Voici les contraintes demandées cette semaine pour cette histoire.

 

Nous nous retrouvons cette semaine pour une épreuve… sportive ! Les règles sont plutôt simples, votre histoire ne doit pas se dérouler sur terre. Qu’elle soit sous l’eau, dans le ciel, sur une autre planète ou sur une autre galaxie, vous avez quartier libre, faites nous voyager.

Et ce n’est pas tout, sinon ça ne serait pas une épreuve de KLHPF :mg: Vous devrez également insérer un sport de 6 lettres ou plus (si si, on vous jure il y en a !) sous la forme suivante : les lettres du sport choisi devront constituer la première lettre de chaque phrase d'un même paragraphe : JOUTE NAUTIQUE (sport du XVIIème siècle selon wikipédia).

Sentimentalisme et langage :

Un personnage doit s’exprimer dans un langage de charretier (langage 1) : langage de Louis, le galérien.

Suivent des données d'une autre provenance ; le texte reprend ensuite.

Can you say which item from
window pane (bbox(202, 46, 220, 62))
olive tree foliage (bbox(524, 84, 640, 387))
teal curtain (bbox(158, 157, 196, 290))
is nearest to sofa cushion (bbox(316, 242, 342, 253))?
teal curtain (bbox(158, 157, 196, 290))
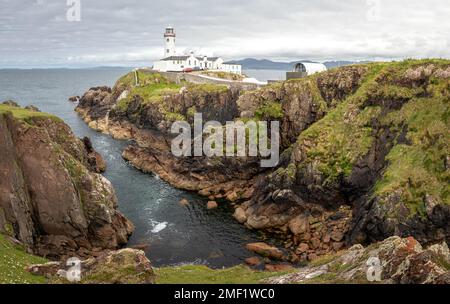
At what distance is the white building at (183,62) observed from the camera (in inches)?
5704

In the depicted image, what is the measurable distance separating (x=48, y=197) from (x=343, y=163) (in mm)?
45038

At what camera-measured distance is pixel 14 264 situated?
100 feet

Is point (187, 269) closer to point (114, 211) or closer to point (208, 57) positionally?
point (114, 211)

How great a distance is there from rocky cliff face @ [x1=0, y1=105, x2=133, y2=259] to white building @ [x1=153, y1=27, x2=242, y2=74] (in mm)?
94478

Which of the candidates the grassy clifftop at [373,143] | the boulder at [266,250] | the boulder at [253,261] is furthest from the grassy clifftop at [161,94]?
the boulder at [253,261]

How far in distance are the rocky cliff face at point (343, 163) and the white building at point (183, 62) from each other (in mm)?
56573

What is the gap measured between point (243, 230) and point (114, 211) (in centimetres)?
1948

Insérer (au moins) quatre sentiments différents (sentimentalisme 3) : ennui, aimé, lasses, inquiétude, encouragent, déterminée, motivation.

 

Pour un baiser, il s'est retrouvé là.

Sous un soleil de plomb, Ambroise est enchaîné au banc de nage de tribord avec un esclave turc* à sa gauche, qui ne parle pas un mot de français, Louis à sa droite, un des derniers galériens de métier, un bonevoglie* à moitié aveugle, mais avec des avant-bras gros comme ses cuisses, et à la droite de Louis, quatre autres esclaves turcs qui ne décrochent pas un mot. Tout ce qu'il a compris de celui qui est à sa gauche est qu'il s'appelle Farouk. Et Farouk est incapable de prononcer le nom d'Ambroise et l'appelle Ambraz. C'est le chef du banc, solide, qui encourage tous ceux qui sont à sa droite de mots qu'Ambroise ne comprend pas.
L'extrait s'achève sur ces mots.